27 Novembre 2025 - 12:40 Alba Romano
L’opera dell'artista aleXsandro Palombo contro le due icone del mondo pro-Pal: «Distorcono il dibattito internazionale»

Greta Thunberg e Francesca Albanese sorridono convinte a braccia conserte, entrambe vestite di uniforme color kaki e kefiah al collo. La prima poggia a terra davanti a sé il cartello “Skolstrejk för klimatet”, diventato simbolo delle sue battaglie ambientaliste. La seconda in testa porta l’elmetto blu dell’Onu, per cui è relatrice speciale in Palestina. Dietro di loro, ad abbracciarle sulle spalle, compare un miliziano di Hamas con la simbolica banda verde sulla fronte. È questo il nuovo murales, firmato aleXsandro Palombo, che è comparso a Roma alla vigilia di una nuova giornata di manifestazioni pro-Palestina. L’opera, ha spiegato l’artista stesso, vuole far riflettere sul rischio dell’attivismo di oggi, troppo spesso piegato all’opportunismo mediatico tanto da diventare «megafono della propaganda jihadista». 

Il significato dell’opera

Mancano poche ore alle grandi manifestazioni della Giornata internazionale di solidarietà con il popolo palestinese, ma sui muri romani Palombo ha deciso di lasciare un’avvertenza di segno opposto rivolto proprio a due tra le principali protagoniste della giornata. Quell’abbraccio con il miliziano di Hamas e quei sorrisi sui volti di Thunberg e Albanese vogliono simboleggiare proprio la facilità con cui l’attivismo di oggi, secondo l’autore, si mischia con ideologie estremiste, strumentalizzandole e cavalcandone l’onda della viralità sui social media. 

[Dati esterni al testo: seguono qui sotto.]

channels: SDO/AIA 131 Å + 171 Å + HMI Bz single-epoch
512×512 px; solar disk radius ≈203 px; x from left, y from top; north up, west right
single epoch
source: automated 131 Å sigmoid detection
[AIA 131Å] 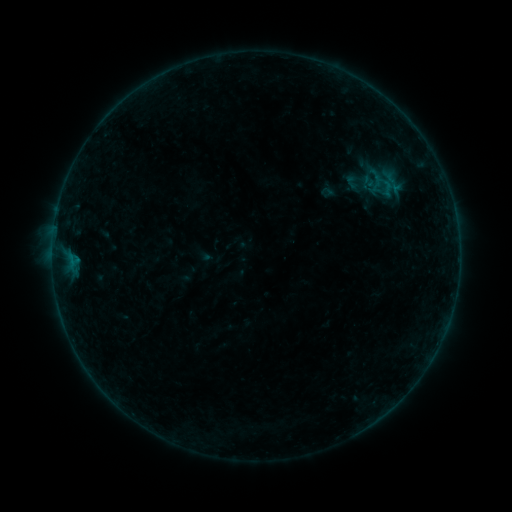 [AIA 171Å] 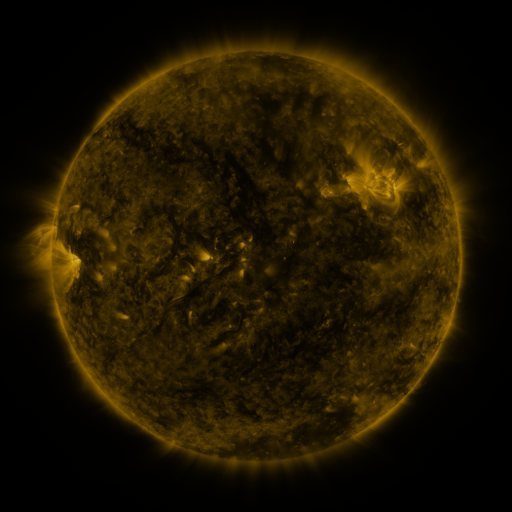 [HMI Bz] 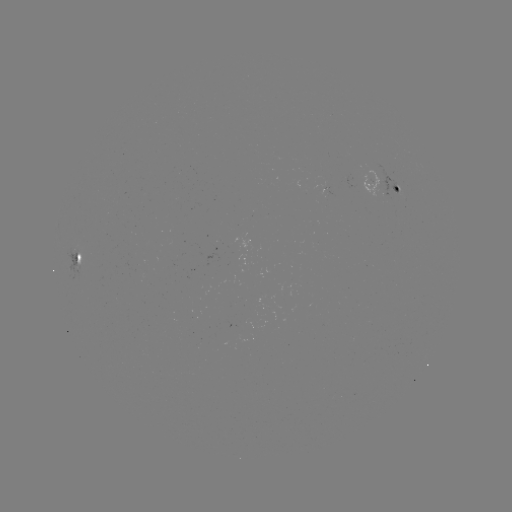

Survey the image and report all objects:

hamas thunberg albanese murales

Thunberg, Albanese e «l’opportunismo mediatico»

Da qui il titolo dell’opera – “Human Shields” – un riferimento all’utilizzo della popolazione civile palestinese come «scudo umano» alle operazioni di Hamas. Ma anche all’operazione di legittimazione delle posizioni della milizia terroristica che attiviste affermate come Thunberg e Albanese avrebbero condotto abbracciando senza se e senza ma la causa della “resistenza” a Israele. «L’opera apre interrogativi sulla fragilità dell’attivismo contemporaneo, esposto al caos di messaggi e all’opportunismo mediatico», si legge in una nota esplicativa. «Fino al rischio di diventare megafono della propaganda jihadista e della retorica estremista, che mira a delegittimare Israele, insinuare instabilità nelle democrazie occidentali e distorcere profondamente il dibattito internazionale».